Each raw data above is transfered into an `Intance`, with the following information: 

#### IDs
An instance is identified (hashed) with:
- `qid`: unique identifier or id. (`pairID` in example, a unique identifier for each sentence1--sentence2 pair.)
- `vid`: Notes the version of a target. The original inputs are version 0. When a target is rewritten, vid increases. 

#### Targets

Targets are primitives that allow users to access inputs and outputs at different levels of granularity. What's essential in all the analysis are these `Target`s -- In fact, you could treat an `Instance` as a wrapper for targets.

In this task, we transfer `sentence1` (`premise`), `sentence2` (`hypothesis`), and `gold_label` (`groundtruth`) into targets. In addition, though not in the loaded dataframe above, each instance has predictions from models -- We will generate them as we go on. 

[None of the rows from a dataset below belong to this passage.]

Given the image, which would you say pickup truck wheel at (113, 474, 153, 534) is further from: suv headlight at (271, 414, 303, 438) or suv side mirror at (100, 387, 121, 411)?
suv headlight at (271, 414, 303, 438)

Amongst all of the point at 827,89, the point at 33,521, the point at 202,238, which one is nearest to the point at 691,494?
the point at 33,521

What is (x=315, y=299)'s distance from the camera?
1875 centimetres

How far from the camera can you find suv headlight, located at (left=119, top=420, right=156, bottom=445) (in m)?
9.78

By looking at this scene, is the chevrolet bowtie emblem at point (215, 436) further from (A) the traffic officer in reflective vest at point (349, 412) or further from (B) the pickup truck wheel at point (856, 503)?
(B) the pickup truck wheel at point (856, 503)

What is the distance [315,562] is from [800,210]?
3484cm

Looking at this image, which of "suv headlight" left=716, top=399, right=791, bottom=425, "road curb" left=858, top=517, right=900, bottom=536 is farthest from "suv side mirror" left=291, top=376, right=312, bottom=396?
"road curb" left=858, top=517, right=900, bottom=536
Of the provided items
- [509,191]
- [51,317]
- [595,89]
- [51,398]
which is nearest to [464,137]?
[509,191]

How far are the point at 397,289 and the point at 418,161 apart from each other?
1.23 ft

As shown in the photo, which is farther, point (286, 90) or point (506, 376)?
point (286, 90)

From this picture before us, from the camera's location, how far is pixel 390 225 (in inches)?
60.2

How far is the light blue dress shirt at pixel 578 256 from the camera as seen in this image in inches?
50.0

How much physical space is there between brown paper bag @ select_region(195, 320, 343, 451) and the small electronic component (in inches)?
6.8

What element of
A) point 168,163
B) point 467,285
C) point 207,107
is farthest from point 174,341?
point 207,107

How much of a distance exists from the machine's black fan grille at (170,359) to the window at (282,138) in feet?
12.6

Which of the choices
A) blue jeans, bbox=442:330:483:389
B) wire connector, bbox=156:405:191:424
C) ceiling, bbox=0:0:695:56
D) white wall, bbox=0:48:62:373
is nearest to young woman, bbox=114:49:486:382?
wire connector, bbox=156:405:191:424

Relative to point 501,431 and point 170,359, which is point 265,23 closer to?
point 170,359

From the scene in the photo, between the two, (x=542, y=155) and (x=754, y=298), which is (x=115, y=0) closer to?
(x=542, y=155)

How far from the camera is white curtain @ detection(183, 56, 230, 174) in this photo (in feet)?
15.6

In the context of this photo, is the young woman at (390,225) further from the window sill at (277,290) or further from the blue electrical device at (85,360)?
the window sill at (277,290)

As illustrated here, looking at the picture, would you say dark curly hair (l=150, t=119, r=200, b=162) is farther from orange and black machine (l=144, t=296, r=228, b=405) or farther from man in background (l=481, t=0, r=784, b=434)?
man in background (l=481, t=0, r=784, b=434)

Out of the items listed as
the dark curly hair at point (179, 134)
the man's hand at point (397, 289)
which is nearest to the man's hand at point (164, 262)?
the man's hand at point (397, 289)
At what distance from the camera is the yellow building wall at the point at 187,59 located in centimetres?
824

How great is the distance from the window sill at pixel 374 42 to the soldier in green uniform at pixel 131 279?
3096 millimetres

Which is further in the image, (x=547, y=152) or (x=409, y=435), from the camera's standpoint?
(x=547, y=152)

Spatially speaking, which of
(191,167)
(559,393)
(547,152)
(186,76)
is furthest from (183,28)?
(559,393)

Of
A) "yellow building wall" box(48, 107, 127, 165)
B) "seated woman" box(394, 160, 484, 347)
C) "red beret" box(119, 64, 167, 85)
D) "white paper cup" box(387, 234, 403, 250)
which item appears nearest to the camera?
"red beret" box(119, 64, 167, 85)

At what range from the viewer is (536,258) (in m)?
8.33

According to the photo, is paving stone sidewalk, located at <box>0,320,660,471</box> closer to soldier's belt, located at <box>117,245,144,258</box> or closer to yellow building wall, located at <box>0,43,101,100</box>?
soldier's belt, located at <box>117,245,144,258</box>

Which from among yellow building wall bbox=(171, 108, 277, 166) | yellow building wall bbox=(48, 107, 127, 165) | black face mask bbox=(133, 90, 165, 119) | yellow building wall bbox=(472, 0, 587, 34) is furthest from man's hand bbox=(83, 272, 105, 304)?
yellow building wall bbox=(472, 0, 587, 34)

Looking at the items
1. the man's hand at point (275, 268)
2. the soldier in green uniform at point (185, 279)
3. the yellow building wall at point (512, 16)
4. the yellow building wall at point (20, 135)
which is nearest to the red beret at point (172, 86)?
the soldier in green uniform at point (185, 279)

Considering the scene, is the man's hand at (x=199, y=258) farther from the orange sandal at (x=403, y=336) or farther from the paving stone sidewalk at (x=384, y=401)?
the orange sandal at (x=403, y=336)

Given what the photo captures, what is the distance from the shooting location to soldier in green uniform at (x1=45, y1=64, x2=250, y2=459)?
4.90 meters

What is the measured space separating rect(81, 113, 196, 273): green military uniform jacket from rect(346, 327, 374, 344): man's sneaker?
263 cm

To do the transfer, call the `read()` function in the reader, and see the first instance:

In [7]:
# read the raw data!
instances = reader.read(
    # The path of the input data file. We are using the first 100 rows from the SNLI dev set.
    file_path='data/snli_dev_100.txt', 
    # If sample size is set, only load this many of instances, by default None.
    sample_size=100)

INFO:errudite.io.dataset_reader:Reading instances from lines in file at: data/snli_dev_100.txt
INFO:errudite.io.snli_reader:Reading instances from lines in file at: data/snli_dev_100.txt
100it [00:02, 42.30it/s]


### More on `Target` API

(Or: detailed steps in that `reader()` step.)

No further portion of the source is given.